Thanks to Nick and everyone else involved in Carnivalesque for including a post from this blog in the 50th edition of said early modern blog carnival. Also in the issue was Gilbert Mabbott (or indeed Patrick Ludolph) on post-modern post-revisionism. Regular readers here might have noticed me circling around the brave new inconclusiveness of modern historiography. A different old teacher than the one I mentioned last week once told a friend who was quaintly attached, with the naivety only A-Level study can provide, to constitutional history that three weeks at university would turn him into an inveterate post-modernist. An exagerration, of course, but surely almost all of us are (albeit grudgingly) somewhere on the post-modernist spectrum now? That is, we’re all abit ditherery.
Characterising Peter Lake, the post at Gilbert Mabbot says: “Lake is looking for a “multiplicity of narratives” to replace the master narrative.” We’re big Lake fans in this parish, but of course it’d be hard to call this approach Lakeian: everyone’s at it.
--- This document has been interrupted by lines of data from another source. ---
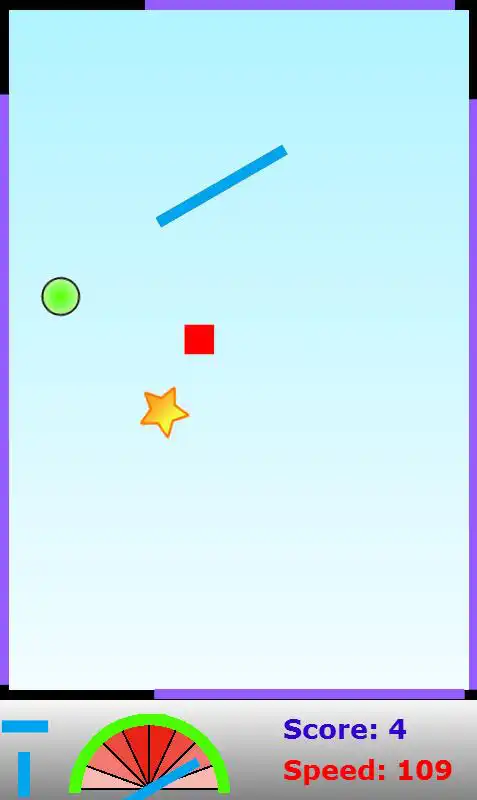 Play Bounce  Collect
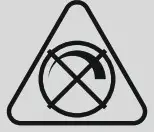 hama 00176597 WiFi LED-Bulb- Cannot be dimmed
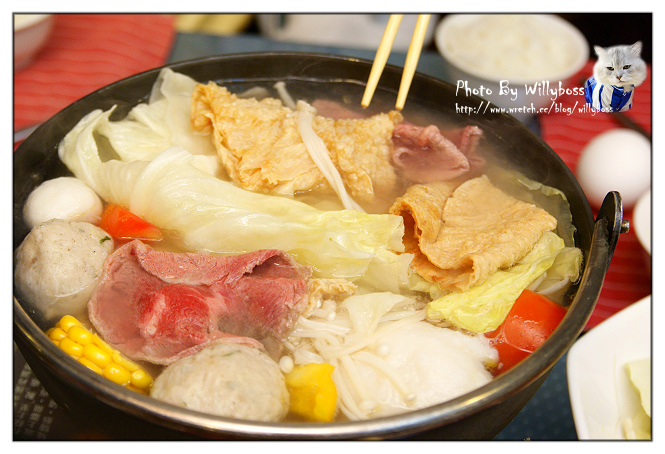 步入童話故事裡的夢幻小屋－嵐山小鎮(南投仁愛鄉)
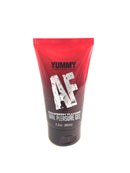 YUMMY AF ORAL PLEASURE GEL STRAWBERRY 2.2OZ-0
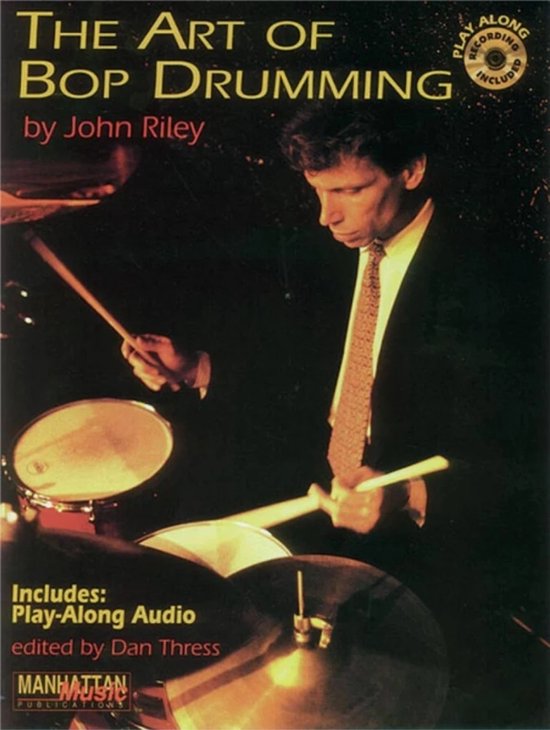 Art Of Bop Drumming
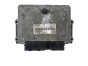 Control Unit 55191209 0281011553 192 47DAA Fiat Bosch 52609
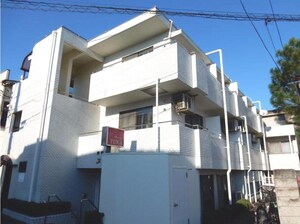 ウインサム江原外観写真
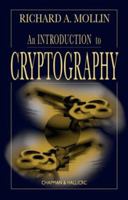 An Introduction to Cryptography (Discrete Mathematics and Its Applications) 1584881275 Book Cover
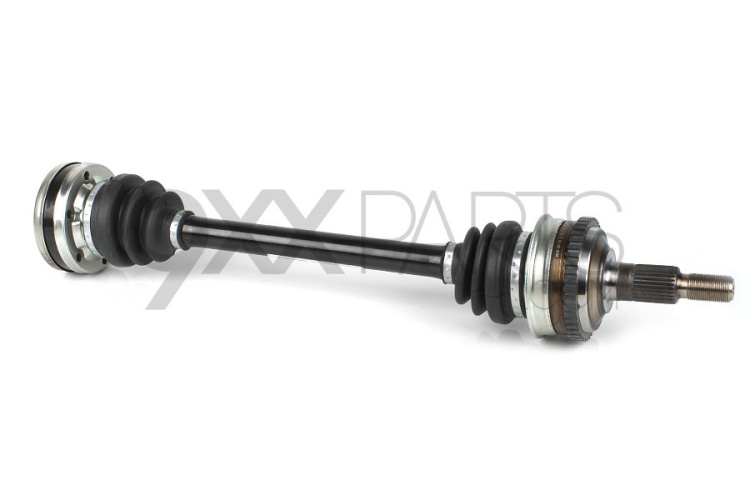 Drive Shaft 96433202418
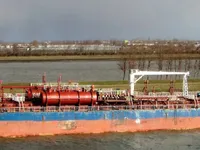 Petrol/Kimyasal tankeri satılık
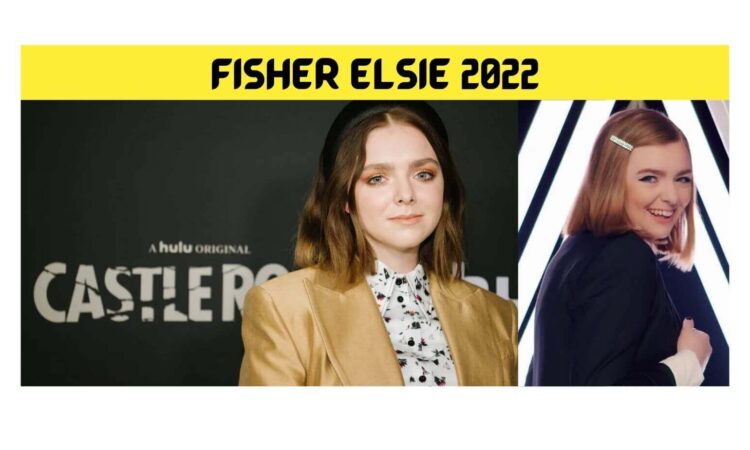 Fisher Elsie 2022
I was reminded, for instance, of Michael Braddick’s comment on Ted Vallance’s blog (yes, it’s so not Lakeian that it’s even getting posted on the internet). On the purported inconclusiveness of his God’s Fury, England’s Fire, Braddick wrote, “I did not though insist that readers should accept that there was one particular significance to be derived from these experiences, or one voice which was really representative of the revolution.”
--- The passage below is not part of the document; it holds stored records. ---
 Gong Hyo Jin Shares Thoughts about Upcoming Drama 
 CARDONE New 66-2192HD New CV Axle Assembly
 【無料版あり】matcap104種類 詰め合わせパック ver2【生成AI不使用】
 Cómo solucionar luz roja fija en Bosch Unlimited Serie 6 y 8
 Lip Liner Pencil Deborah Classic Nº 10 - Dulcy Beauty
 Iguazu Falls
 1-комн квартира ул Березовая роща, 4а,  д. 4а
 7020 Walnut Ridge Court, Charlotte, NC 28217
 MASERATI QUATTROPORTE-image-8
I’m not sure about Braddick’s argument in the comment that a summary is necessarily a conclusion, but at the same time I’m nervous like him about branding anyone without a dogma to be a full-blooded post-modernist (or indeed anywhere close to one on that dirty old spectrum). At the same time, a fear of dogma risks not just a multiplicity but a mess of narratives, doesn’t it?
Also in Carnivalesque 50 was Lisa Diller on the relevance of early modern study. Refusing the relevance of big narratives is dangerous in this sense; but at the same time, one man’s inconclusiveness is another’s broad applicability. Braddick links the English Civil War with the American and French revolutions, the rise of England as a great power, the history of European republicanism and the Enlightment. If it gives no grand sweep or explicatory arc for historical events, the many strands of narrative multiplicity provide at least a great many reasons to care about them. Contemporary relevancy is a whole nother issue, but those of us who like our conclusions meaty should always spare a thought for the expansiveness of the alternative.